In a firs step, I know the setting to use, but I don't understand what's happening with the text stored in a variable.
Is there a way to set the txt created attached file correctly.
" I mean look at the hex codes, not open in a text editor."
...Sorry, but I don't understand how can I look at the hex codes!
After a lot of testing, here is what I found:
Example #1 with the Tom's script -> works fine.
Example #2 where I add some accentuated characters to the special characters of the first script -> createDataObject("Example2.Txt", "Some ascii text then, ©™Σ plus éèàôùïîÉÈÁÀ","text/html; charset=utf-16") -> works fine too.
Example #3 where I only indicated the accentuated characters -> createDataObject("Example2.Txt", "Some ascii text then, éèàôùïîÉÈÁÀ","text/html; charset=utf-16") -> doesn't work anymore.
So I decided to do an Example #4 where I add these special characters to my variable in end of the script before creating the txt data object and that works fine (why ????).
After several other tests I found I can add only one of these characters (©™Σ) at the beginning or at the end of my variable for working fine.
So, for my script, I found the solution which is to create the txt dataobject with these symbols (or just one) then to fill it with my variable and streamFromString then setDataObjectContents.
Thanks for reading and providing comments on this post.
"UTF-8 refers to the ANSI character set. So it won't properly translate Unicode Characters." I have to completely disagree. UTF-8 is designed to both include readable low ASCII and all Unicode characters too.
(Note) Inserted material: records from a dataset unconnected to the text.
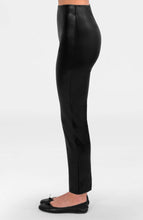Load image into Gallery viewer, Leatherette Gripeless Pants, Black
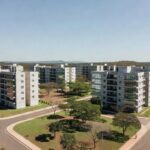 Conjunto de apartamentos entregues no Itapoã Parque em Brasília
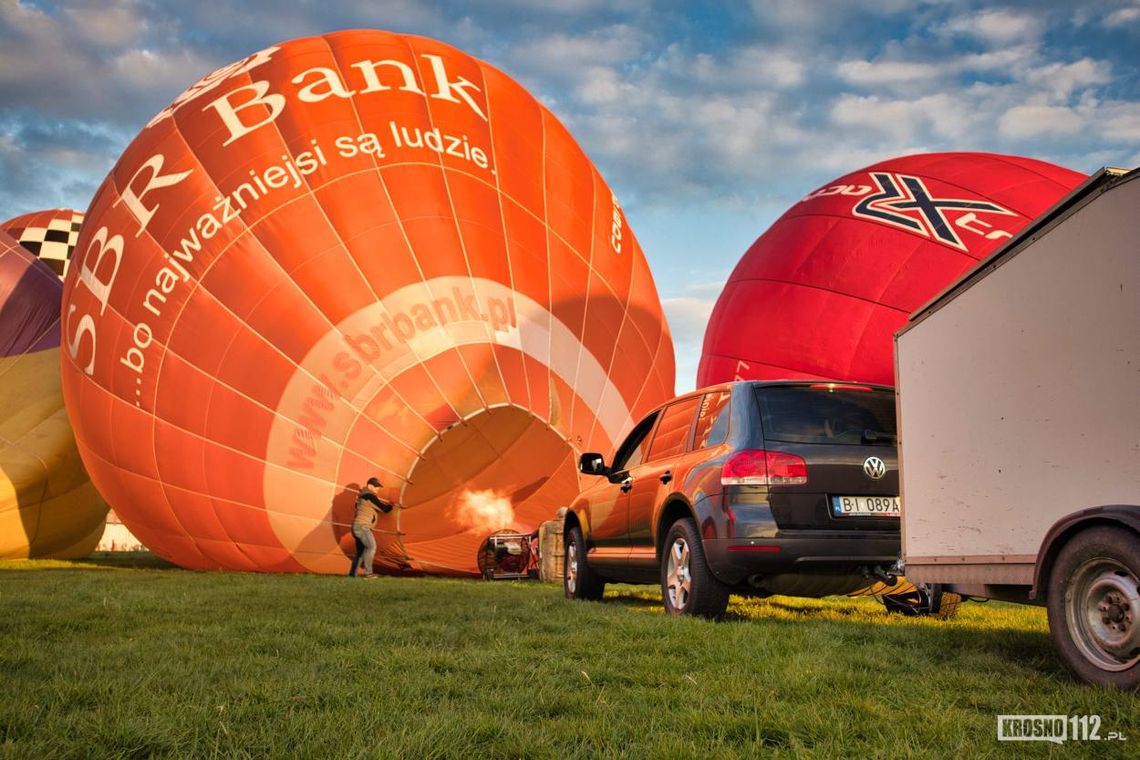 XXIII Górskie Zawody Balonowe w Krośnie zakończone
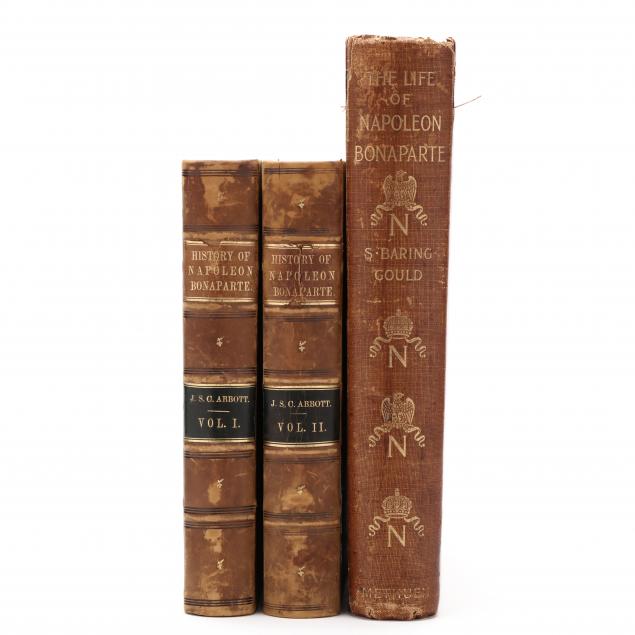 TWO 19TH CENTURY WORKS ON NAPOLEON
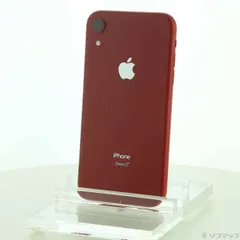 〔中古品〕 iPhoneXR 128GB プロダクトレッド MT0N2J／A SIMフリー【352】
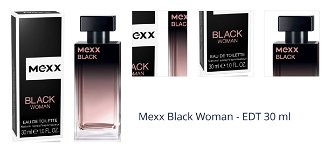 Mexx Black Woman - EDT 30 ml 1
It is the best and most recommended Unicode format for most purposes, UTF-16 is not nearly so flexible.
There is a module for Notepad++ to show Hex codes https://appuals.com/how-to-install-notepad-hex-editor-plugin/
Really I find guesswork terrifying! This is all extremely well defined once you know how the different encodings are used and represented.
You seem to be a specialist and must certainly be right. For my part, I don't understand a lot about these types of formats and I therefore try to find a solution for my script.
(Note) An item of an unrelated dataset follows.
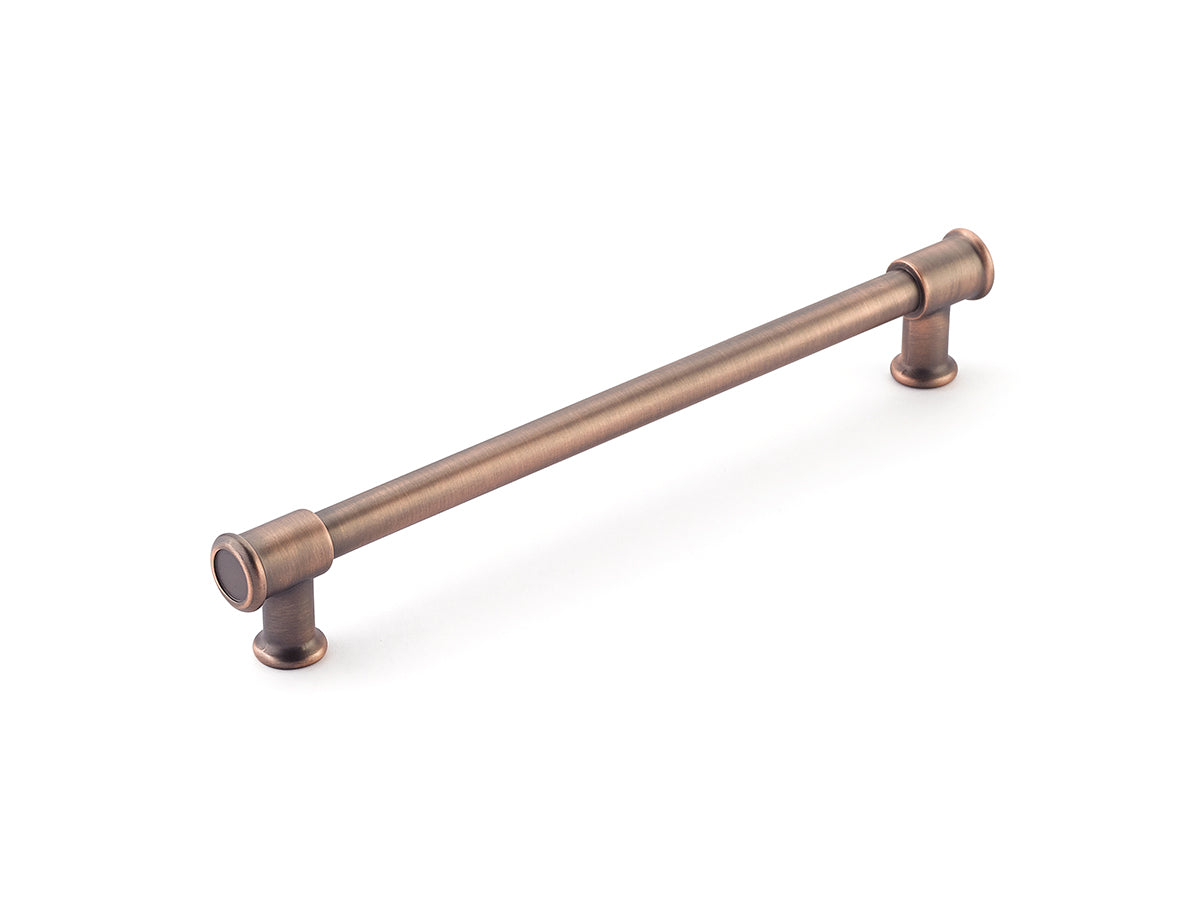 Schaub Steamworks Pull 8" Empire Bronze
Do you have a good cMIMEType parameter to set directly the creating of the data object?
Do you know how to read the hex codes on Mac?
In Mac I would just use the command line for short files. If you are happy with the command line you can use
od -xa filename
which shows hex on one line, and ASCII characters on the next.
...and the result for a short file is:
What can you deduce?
We can see it is NOT UTF-16 because that would have 00 in most character pairs.
Let's look at the line containing Pr??vu
We can see the hex codes 69 6d a9 c3 75 76. The interesting part, the ? ? is a9 c3. Annoyingly these od options reverse each pair of bytes so what we actually want is c3a9.
Here we come into guesswork, but I'll assume these are recognisable European words.
Do you mean "U+FEFF" is the charset to indicate for the cMIMEType parameter?
No, it needs to get directly into the file as the first three bytes.
Thanks for your help.
I have the same issue than bebarth.
When created from a variable, the attachment encoding is an issue.
According to my tests it depends on the computer used:
Acrobat Mac = Western MacOS Roman
Acrobat Windows = Western Windows Latin 1
So far so good since until now in the process used by my documents the users does not change computers to open the attachment they just created, but it is not correct.
But we cannot use Thom's tip (updating a previously created attachment) when both the PDF and its attachment are created on the fly.
If you want a true sample of this issue install my (free) FormReport utility and use it on a Mac and on a Windows computer : the attachment encoding is not the same … but the script is the same.